- _TASK REQUIREMENTS_:
Nothing but the line with "How far apart" and the lines after it, through the end of the records below, is to be repeated, exactly as it is.

[Records]
************

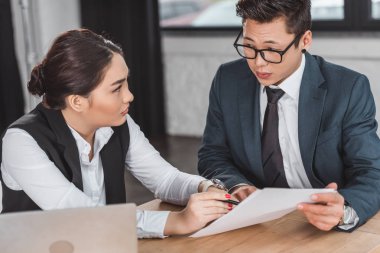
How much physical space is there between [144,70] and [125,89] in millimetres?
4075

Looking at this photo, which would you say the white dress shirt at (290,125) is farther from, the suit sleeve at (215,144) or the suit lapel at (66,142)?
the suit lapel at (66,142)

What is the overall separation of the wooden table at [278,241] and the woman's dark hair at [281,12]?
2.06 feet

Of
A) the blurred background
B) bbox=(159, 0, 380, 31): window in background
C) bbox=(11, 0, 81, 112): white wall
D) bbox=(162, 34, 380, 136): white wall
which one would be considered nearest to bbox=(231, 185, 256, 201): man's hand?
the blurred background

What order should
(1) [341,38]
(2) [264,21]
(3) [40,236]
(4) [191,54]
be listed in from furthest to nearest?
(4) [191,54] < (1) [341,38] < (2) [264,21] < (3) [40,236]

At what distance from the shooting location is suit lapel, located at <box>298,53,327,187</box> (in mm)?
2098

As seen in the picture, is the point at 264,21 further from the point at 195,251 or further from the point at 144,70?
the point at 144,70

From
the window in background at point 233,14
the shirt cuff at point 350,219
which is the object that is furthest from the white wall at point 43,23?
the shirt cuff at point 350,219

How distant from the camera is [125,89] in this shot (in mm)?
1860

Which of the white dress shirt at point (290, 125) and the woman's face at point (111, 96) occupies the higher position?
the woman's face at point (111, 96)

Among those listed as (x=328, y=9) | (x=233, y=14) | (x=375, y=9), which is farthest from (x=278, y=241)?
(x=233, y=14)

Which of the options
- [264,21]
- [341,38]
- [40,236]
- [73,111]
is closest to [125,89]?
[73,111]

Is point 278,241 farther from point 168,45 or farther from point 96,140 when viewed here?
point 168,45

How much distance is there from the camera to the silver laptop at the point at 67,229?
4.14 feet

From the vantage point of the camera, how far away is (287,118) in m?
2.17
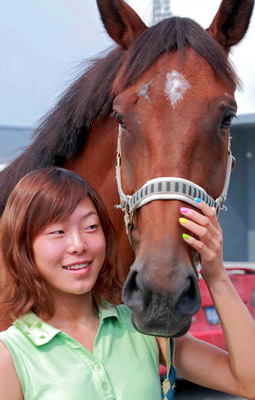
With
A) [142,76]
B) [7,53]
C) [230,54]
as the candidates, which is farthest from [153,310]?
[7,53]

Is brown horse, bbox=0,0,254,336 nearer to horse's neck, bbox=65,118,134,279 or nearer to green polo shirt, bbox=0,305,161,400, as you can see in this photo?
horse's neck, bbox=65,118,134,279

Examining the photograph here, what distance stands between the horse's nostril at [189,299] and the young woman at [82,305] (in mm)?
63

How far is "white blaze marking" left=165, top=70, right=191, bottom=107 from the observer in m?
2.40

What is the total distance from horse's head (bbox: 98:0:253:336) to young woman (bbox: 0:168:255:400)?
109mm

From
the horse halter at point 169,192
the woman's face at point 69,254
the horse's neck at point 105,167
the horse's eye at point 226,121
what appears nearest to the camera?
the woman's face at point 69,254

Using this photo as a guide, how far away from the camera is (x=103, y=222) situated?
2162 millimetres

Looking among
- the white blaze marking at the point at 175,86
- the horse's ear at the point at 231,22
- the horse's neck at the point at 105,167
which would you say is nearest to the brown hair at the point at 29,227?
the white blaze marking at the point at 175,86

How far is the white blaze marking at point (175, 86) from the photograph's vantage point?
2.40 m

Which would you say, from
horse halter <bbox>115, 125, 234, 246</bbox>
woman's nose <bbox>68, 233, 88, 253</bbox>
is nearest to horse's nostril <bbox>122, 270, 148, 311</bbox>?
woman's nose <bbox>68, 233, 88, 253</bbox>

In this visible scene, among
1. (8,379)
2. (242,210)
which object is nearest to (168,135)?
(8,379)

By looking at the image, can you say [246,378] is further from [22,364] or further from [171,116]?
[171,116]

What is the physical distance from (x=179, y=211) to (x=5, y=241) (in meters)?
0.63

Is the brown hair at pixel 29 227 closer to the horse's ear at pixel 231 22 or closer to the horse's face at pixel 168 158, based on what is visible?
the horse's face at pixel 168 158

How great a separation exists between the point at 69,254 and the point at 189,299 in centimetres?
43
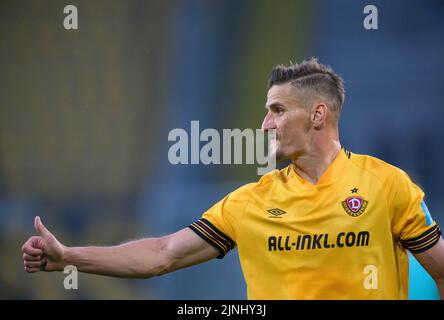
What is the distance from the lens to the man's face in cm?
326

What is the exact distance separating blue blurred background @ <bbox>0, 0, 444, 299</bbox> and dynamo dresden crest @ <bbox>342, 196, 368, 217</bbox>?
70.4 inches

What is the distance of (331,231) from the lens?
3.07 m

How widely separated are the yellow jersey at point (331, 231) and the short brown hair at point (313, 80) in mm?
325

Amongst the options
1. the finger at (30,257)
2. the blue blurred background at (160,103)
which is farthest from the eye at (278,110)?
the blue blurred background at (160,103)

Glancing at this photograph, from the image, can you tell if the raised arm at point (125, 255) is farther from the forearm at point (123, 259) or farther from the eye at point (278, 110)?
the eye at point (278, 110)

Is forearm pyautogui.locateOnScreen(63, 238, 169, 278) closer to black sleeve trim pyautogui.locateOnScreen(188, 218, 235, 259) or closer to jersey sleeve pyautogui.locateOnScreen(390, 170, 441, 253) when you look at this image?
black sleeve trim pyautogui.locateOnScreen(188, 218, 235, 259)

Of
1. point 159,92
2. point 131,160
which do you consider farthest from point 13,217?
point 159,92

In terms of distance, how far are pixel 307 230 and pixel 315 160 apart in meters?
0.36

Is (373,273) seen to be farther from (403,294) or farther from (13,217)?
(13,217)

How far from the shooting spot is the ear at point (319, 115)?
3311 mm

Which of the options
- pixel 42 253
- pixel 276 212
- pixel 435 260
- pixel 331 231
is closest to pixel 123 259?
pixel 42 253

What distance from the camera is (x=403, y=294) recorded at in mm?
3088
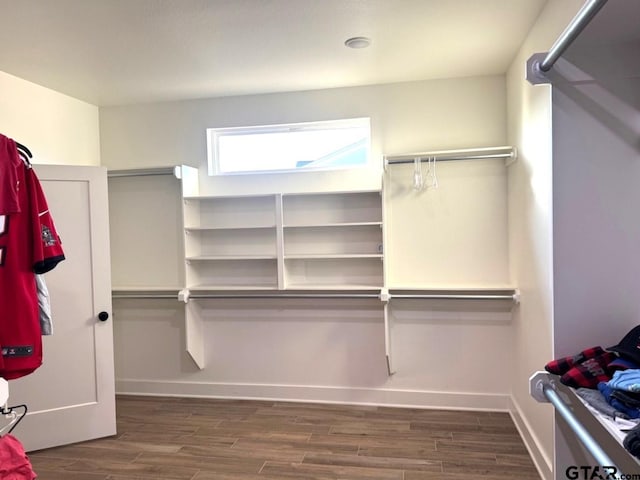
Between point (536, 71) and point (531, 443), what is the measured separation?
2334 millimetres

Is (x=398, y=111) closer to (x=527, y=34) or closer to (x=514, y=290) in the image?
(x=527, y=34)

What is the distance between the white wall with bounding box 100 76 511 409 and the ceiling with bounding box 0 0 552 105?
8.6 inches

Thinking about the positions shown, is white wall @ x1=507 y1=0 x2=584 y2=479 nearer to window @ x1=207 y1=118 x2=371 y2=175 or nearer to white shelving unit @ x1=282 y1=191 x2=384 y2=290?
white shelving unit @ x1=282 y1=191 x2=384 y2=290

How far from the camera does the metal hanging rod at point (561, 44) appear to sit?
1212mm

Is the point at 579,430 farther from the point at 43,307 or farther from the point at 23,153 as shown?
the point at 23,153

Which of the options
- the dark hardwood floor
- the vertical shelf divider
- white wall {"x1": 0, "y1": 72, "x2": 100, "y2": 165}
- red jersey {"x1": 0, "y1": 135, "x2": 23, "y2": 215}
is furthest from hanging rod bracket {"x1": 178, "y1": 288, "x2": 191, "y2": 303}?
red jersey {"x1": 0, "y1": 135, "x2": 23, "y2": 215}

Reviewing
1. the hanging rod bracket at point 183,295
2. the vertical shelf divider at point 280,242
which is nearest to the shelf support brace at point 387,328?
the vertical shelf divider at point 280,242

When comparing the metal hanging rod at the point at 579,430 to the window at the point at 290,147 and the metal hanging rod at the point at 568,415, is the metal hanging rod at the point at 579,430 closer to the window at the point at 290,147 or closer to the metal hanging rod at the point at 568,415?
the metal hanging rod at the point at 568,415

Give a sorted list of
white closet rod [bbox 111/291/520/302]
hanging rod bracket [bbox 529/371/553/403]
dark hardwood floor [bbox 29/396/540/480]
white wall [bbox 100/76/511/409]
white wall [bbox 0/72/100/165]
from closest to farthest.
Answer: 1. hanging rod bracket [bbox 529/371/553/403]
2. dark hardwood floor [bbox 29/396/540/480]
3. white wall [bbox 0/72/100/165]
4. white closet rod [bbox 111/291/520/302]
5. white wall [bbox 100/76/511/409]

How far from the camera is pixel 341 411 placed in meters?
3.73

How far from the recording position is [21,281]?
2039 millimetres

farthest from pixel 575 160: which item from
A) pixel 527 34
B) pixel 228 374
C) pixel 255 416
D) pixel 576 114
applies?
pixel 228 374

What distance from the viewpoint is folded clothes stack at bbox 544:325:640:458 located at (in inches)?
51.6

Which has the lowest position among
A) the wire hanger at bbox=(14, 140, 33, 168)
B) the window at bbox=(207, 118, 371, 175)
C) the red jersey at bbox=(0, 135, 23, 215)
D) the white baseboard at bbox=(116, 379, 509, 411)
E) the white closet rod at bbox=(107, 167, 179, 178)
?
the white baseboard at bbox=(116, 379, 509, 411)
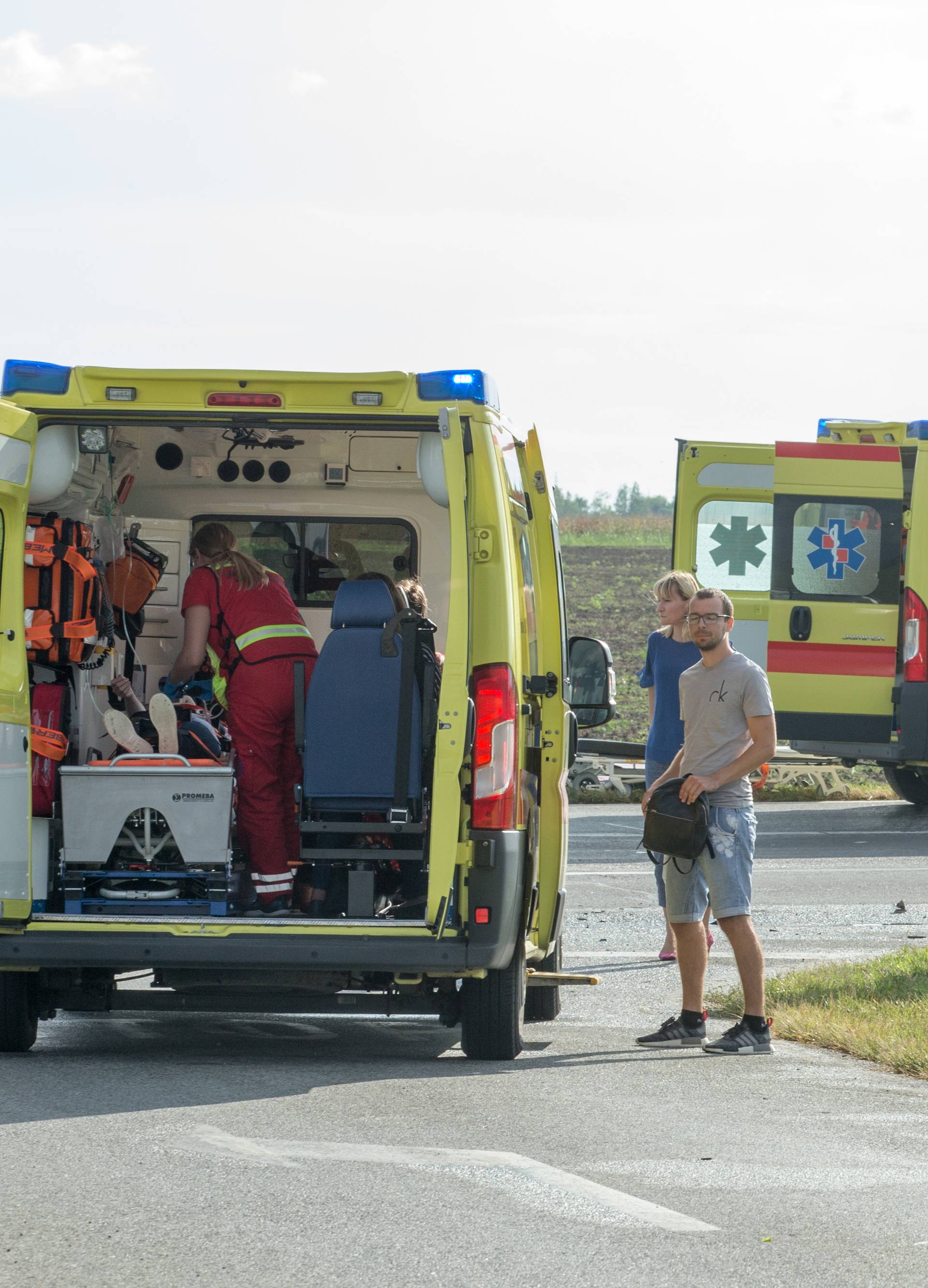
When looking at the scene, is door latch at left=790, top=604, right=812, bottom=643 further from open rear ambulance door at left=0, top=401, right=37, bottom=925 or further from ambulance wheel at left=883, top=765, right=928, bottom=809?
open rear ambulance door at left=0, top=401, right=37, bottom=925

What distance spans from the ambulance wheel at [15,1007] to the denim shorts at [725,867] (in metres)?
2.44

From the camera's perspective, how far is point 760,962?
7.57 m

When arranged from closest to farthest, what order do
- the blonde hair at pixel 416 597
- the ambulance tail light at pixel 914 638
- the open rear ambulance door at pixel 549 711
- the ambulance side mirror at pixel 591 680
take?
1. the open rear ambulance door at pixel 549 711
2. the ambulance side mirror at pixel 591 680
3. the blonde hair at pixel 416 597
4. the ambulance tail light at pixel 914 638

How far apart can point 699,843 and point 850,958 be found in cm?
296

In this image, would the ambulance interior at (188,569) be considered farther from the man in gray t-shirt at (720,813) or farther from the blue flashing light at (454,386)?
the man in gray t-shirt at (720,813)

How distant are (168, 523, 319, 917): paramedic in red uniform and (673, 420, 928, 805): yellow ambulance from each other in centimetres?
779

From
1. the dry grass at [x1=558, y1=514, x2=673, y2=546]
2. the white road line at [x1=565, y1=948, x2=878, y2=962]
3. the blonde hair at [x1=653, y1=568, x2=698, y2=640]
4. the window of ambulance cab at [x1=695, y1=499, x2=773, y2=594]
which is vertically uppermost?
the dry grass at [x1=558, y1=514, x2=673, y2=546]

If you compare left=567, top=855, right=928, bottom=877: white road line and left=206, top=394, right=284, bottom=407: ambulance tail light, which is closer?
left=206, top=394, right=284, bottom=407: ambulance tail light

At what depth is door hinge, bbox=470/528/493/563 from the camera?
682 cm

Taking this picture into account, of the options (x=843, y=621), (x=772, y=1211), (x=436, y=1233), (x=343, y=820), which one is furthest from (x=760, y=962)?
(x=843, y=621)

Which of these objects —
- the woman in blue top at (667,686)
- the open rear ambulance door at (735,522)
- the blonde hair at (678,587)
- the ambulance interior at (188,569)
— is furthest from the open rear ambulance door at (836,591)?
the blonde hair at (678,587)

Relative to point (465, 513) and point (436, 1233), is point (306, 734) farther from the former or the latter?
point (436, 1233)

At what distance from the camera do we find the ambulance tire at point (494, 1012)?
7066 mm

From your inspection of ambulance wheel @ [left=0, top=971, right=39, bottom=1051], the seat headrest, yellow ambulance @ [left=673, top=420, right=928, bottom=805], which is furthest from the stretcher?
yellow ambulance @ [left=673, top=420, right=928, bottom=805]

************

- _TASK RESPONSE_:
How far apart can point 699,843 and point 850,958 be found in cm?
296

In this image, would the ambulance interior at (188,569) be considered farther from the man in gray t-shirt at (720,813) or farther from the blue flashing light at (454,386)?
the man in gray t-shirt at (720,813)

How distant are (168, 523, 319, 917): paramedic in red uniform and (673, 420, 928, 805): yellow ambulance from each other in centimetres?
779

From
1. the dry grass at [x1=558, y1=514, x2=673, y2=546]
2. the white road line at [x1=565, y1=948, x2=878, y2=962]
3. the blonde hair at [x1=653, y1=568, x2=698, y2=640]
4. the window of ambulance cab at [x1=695, y1=499, x2=773, y2=594]
which is vertically uppermost?
the dry grass at [x1=558, y1=514, x2=673, y2=546]

If you compare left=567, top=855, right=928, bottom=877: white road line and left=206, top=394, right=284, bottom=407: ambulance tail light, which is closer?
left=206, top=394, right=284, bottom=407: ambulance tail light

At what depth is door hinge, bbox=470/528/493/563 from the camera?
682 cm

Taking this picture into account, of the options (x=843, y=621), (x=772, y=1211), (x=436, y=1233), (x=343, y=820), which one is furthest from (x=760, y=962)?
(x=843, y=621)

Which of these objects —
- the woman in blue top at (667,686)
- the open rear ambulance door at (735,522)
- the blonde hair at (678,587)
- the ambulance interior at (188,569)
— is furthest from the open rear ambulance door at (836,591)?
the blonde hair at (678,587)

Relative to point (465, 513) and point (436, 1233), is point (306, 734) farther from the former or the latter?
point (436, 1233)

At what distance from the camera do we find the ambulance tire at point (494, 1012)?
7066 mm

From your inspection of ambulance wheel @ [left=0, top=971, right=39, bottom=1051], the seat headrest, yellow ambulance @ [left=673, top=420, right=928, bottom=805], which is furthest from the stretcher?
yellow ambulance @ [left=673, top=420, right=928, bottom=805]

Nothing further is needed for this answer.